On July 1, 2015, the Securities and Exchange Commission (the “SEC”) proposed rules to implement Section 954 of the Dodd-Frank Act, which added Section 10D to the Securities Exchange Act of 1934. Section 10D requires the Commission to adopt rules directing the national securities exchanges and national securities associations to prohibit the listing of any security of an issuer that is not in compliance with Section 10D’s requirements for disclosure of the issuer’s policy on incentive-based compensation and recovery of incentive-based compensation (a “clawback”) that is received by an issuer’s executive officers in excess of what would have been received under an accounting restatement.

To assure that issuers listed on different exchanges are subject to the same disclosure requirements regarding compensation recovery policies, the SEC is proposing amendments to the disclosure rules that would require all issuers listed on any exchange to file their written recovery policy as an exhibit to their annual reports and, if they have taken actions pursuant to that policy, to disclose those actions.

Key Requirements of Proposed Rules

Under the proposed rules, all listed issuers would be required to adopt and comply with written policies for recovery of incentive-based compensation based on financial information required to be reported under the securities laws, applicable to the listed issuers’ executive officers, over a period of three years and to disclose those recovery policies in accordance with Commission rules.

An issuer would be required to perform a “clawback” of executive incentive-based compensation under the proposed rules in the event the issuer is required to restate a financial statement to correct material non-compliance with a financial reporting requirement.

Incentive-based compensation includes “any compensation that is granted, earned or vested based wholly or in part upon the attainment of any financial reporting measure.” Under the proposed rules, “financial reporting measures” are measures that are determined and presented in accordance with the accounting principles used in preparing the issuer’s financial statements, any measures derived wholly or in part from such financial information, and stock price and total shareholder return. The incentive-based compensation to be recovered by an issuer would be the difference between the amount received by an executive officer as a result of materially incorrect financial statements and the amount the executive officer would have received had the compensation been based on the restated financial statements.

Issuers, Securities and Executive Officers Subject to the Rule

The proposal would require exchanges to apply the disclosure and recovery policy requirements to all listed issuers, with only limited exceptions. The limited exceptions apply only to security futures products, standardized options, and the securities of certain registered investment companies. The SEC does not propose to exempt categories of listed issuers, such as emerging growth companies, smaller reporting companies, foreign private issuers, and controlled companies, because the SEC believes the objective of recovering excess incentive-based compensation is as relevant for these categories of listed issuers as for any other listed issuer.

A clawback policy must apply to current and former “executive officers,” which includes a company’s president, principal financial officer, principal accounting officer (or if there is no such accounting officer, the controller), any vice president of the issuer in charge of a principal business unit, division or function (such as sales administration or finance), any other officer who performs a policy-making function, or any other person who performs similar policy-making functions for the issuer.
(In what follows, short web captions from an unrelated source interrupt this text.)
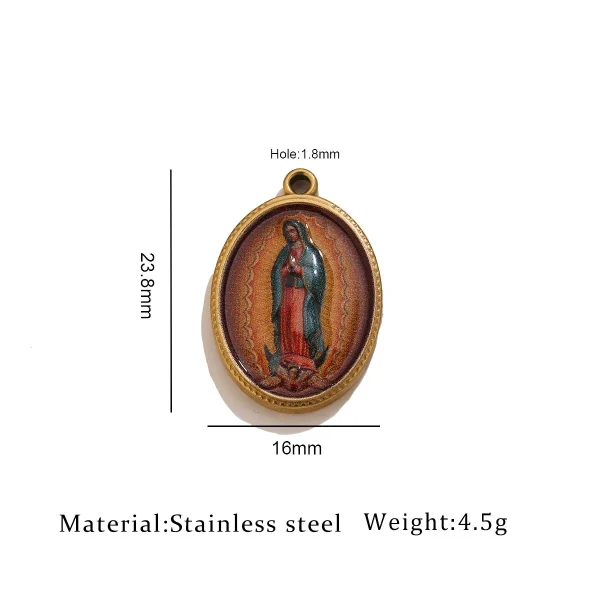 Wholesale Stainless Steel Oval Tag Pendant Charm Necklace DIY Jewelry Accessories Vintage Unisex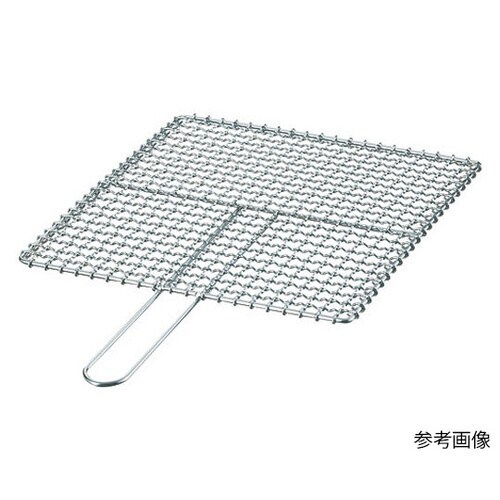 鉄クロームメッキ 片手用焼アミ 33号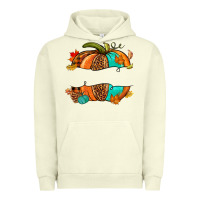 Pigment Pistachio custom pumpkin name Urban Hoodie - NancyCooperArtShop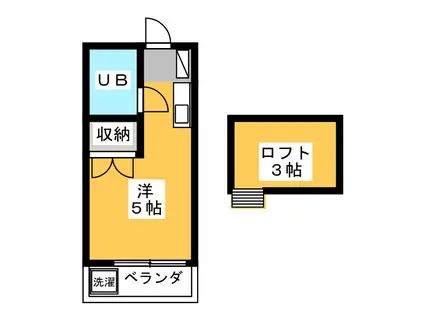エスタ国分寺 壱番館(ワンルーム/2階)の間取り写真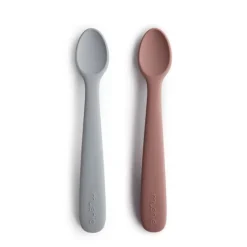 New Silicone Feeding Spoons 2-Pack Tableware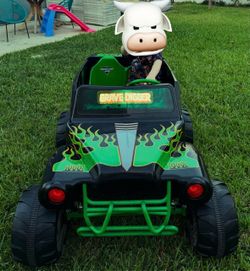 Grave Digger power wheels ride on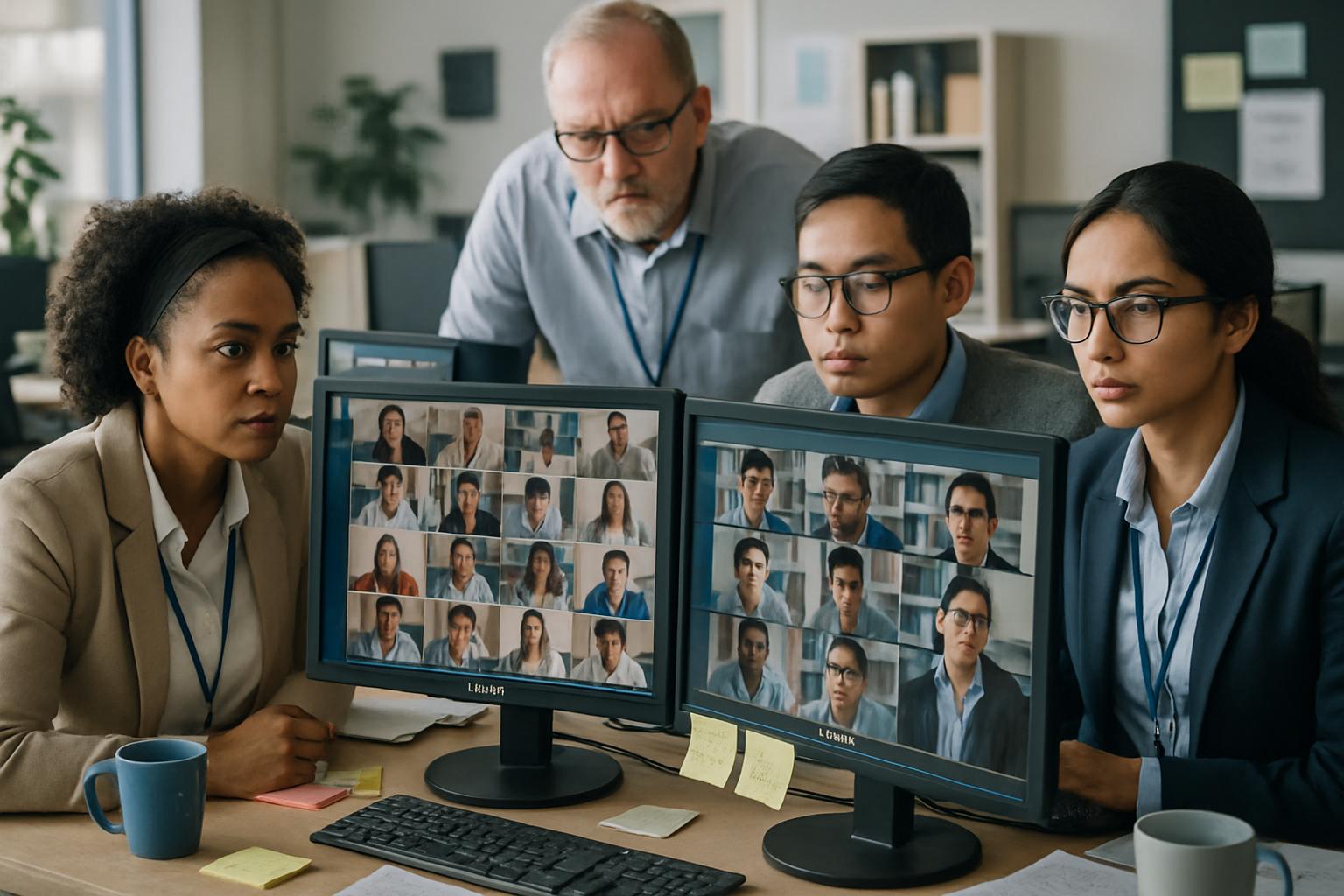 Team monitoring online test monitoring dashboard for security and compliance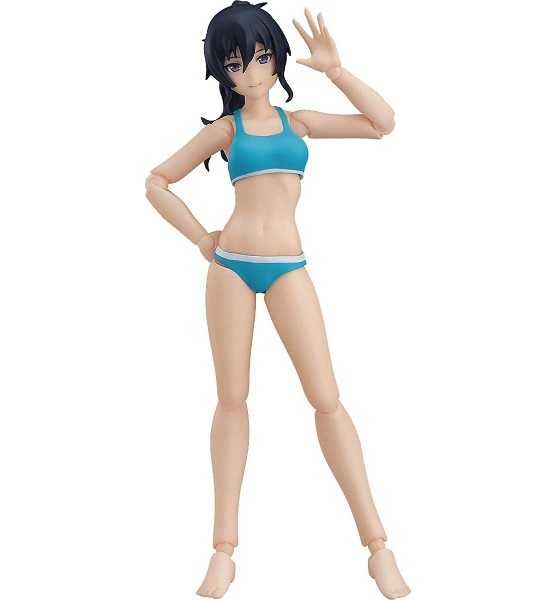 【新品】１週間以内発送 マックスファクトリー figma 水着女性body[マコト] ノンスケール ABS&PVC製 塗装済み可動フィギュア Max Factory 水着姿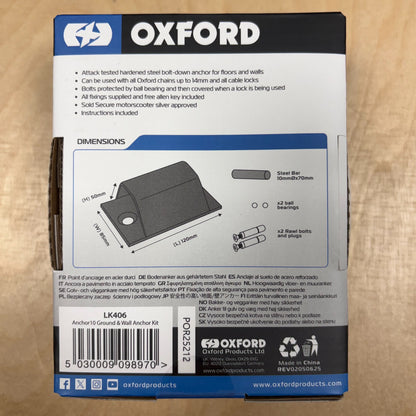 Oxford Anchor10 Ground & Wall Anchor Kit Bike Lock Anchor Alternate 4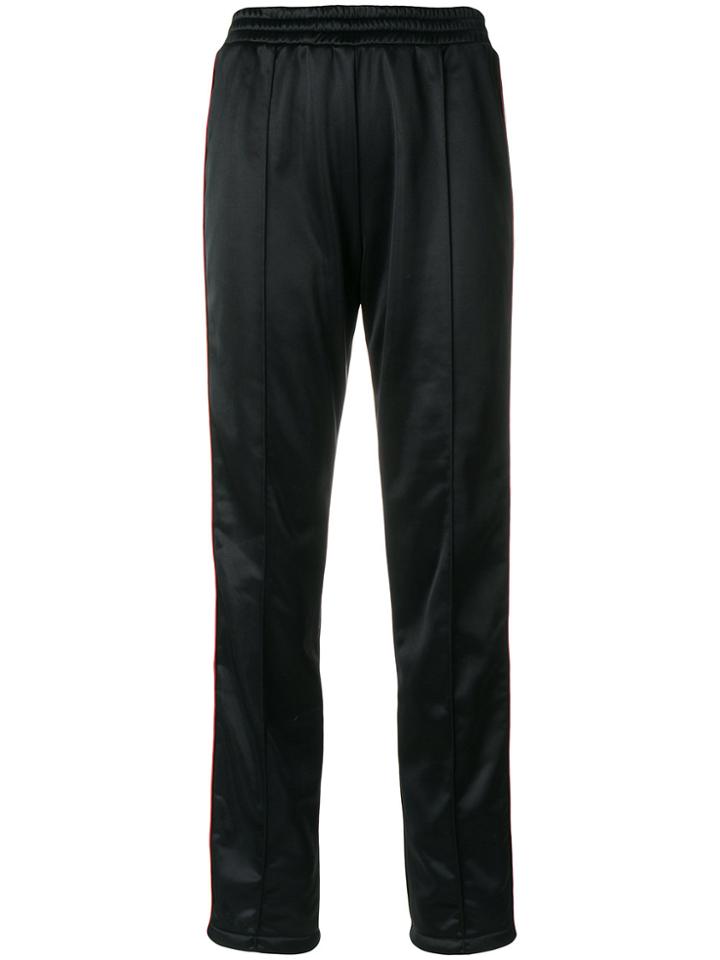Forte Couture Ribbon Detail Track Pants - Black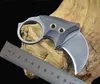 Kleines Karambit Mini-Klauenmesser D2 Black Stone Wash-Klinge G10-Griff feste Klinge mit Kydex H5453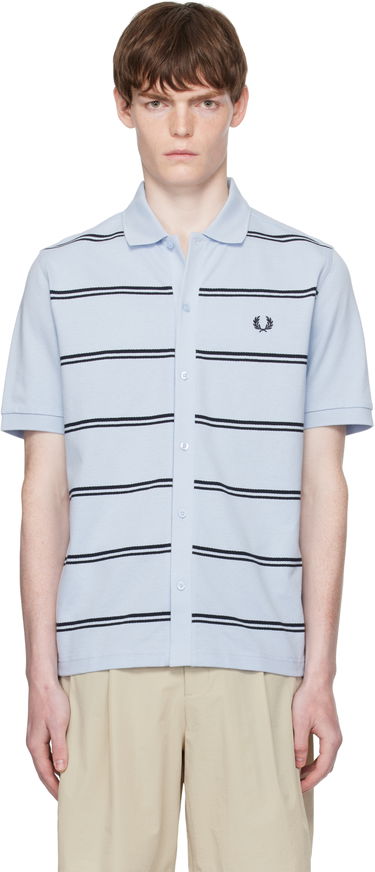 Polo skjorte Fred Perry Fred Perry Striped Button-Through Polo Blå | M9906, 0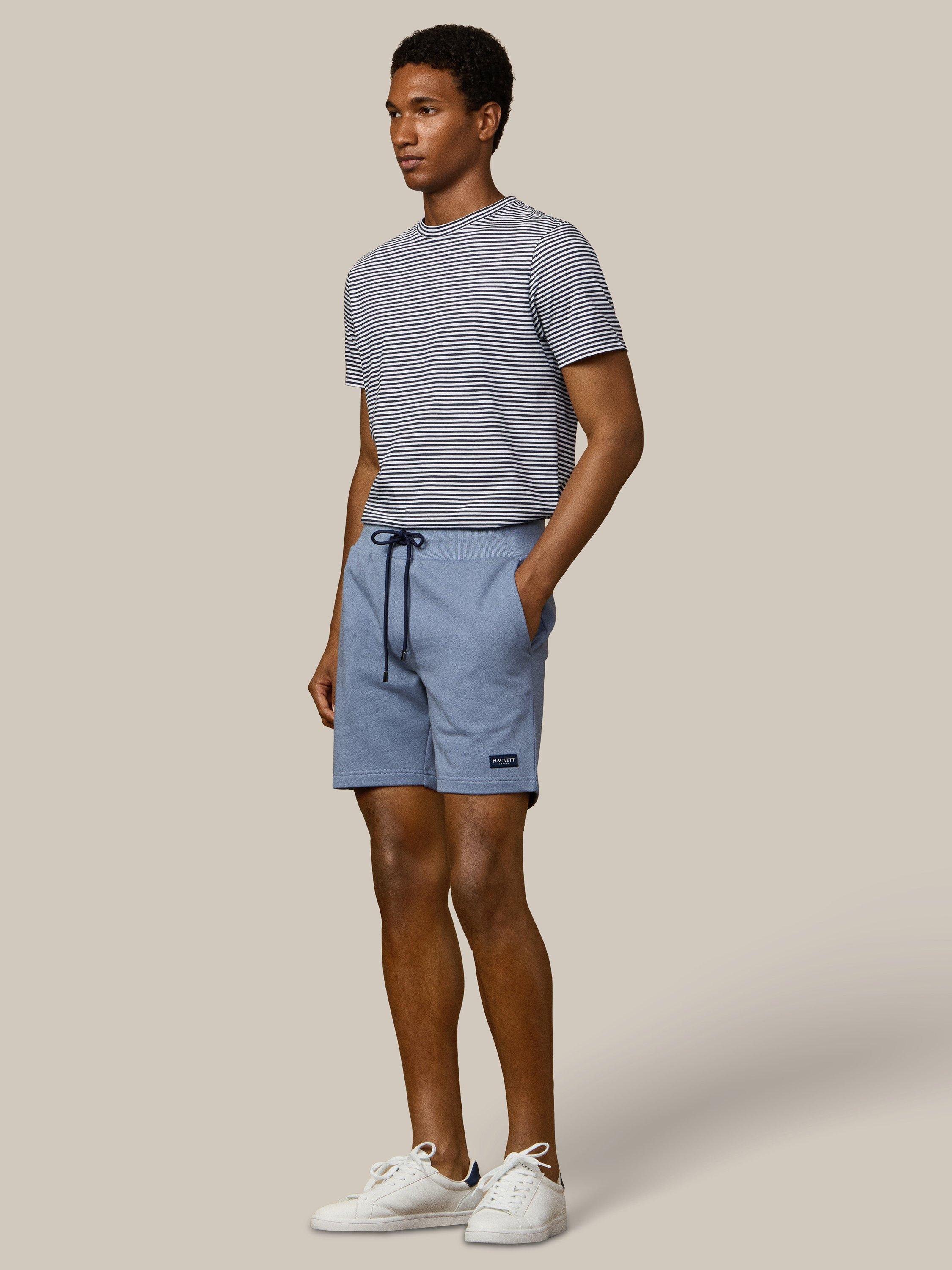 Product image 7 of 8, which shows Hackett London Drawstring Cotton Shorts, Blue, XXXL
Executive officers of the issuer’s parents or subsidiaries would be deemed executive officers of the issuer if they perform such policy making functions for the issuer.

Timing

The SEC’s final rules will likely go into effect at the end of 2016 or early 2017. The rule proposal is silent about how issuers should deal with retroactive application of the recovery policy to existing compensation arrangements. However, the SEC is crystal clear in its mandate that issuer compliance is required whether the incentive-based compensation is received pursuant to a pre-existing contract or arrangement, or one that is entered into after the effective date of the exchange’s listing standard.